After reviewing various indices, the NSF WQI was determined to be suitable as a method that can take into account water quality, hydrology, and meteorology, including factor composition and weighting. Therefore, this study employed the NSF WQI calculation method to create a comprehensive index that integrates water quality, flow, and meteorological factors.

To evaluate water quality, the modified NSFWQI calculation method proposed in [29] was used. The calculation method is presented in Equation (1). $q_i$ is the grade reference value of each water quality item, $W_i$ means the weight of each water quality item, and n is the number of water quality items. In this study, the environmental drought index was calculated using the NSFWQI calculation method. The settings for the factors were reconstructed and utilized in this study.

$$NSFWQI=\sum _{i=1}^n{q}_i{W}_i$$

(1)

Image-based spatial reasoning data
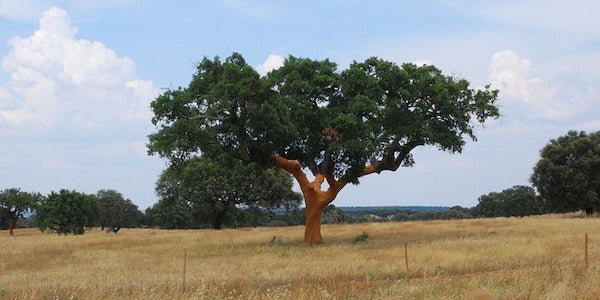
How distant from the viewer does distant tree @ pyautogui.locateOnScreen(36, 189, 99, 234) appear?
65.9 meters

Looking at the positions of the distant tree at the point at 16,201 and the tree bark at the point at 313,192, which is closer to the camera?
the tree bark at the point at 313,192

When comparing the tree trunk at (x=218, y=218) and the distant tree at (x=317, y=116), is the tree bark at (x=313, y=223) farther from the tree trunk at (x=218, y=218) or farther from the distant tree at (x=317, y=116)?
the tree trunk at (x=218, y=218)

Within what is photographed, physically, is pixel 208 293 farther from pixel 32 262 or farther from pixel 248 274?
pixel 32 262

**PROBLEM TO SOLVE:**
In the text on the water quality index, what does W_i represent in Equation (1)?

**RESULT BELOW:**
The weight of each water quality item.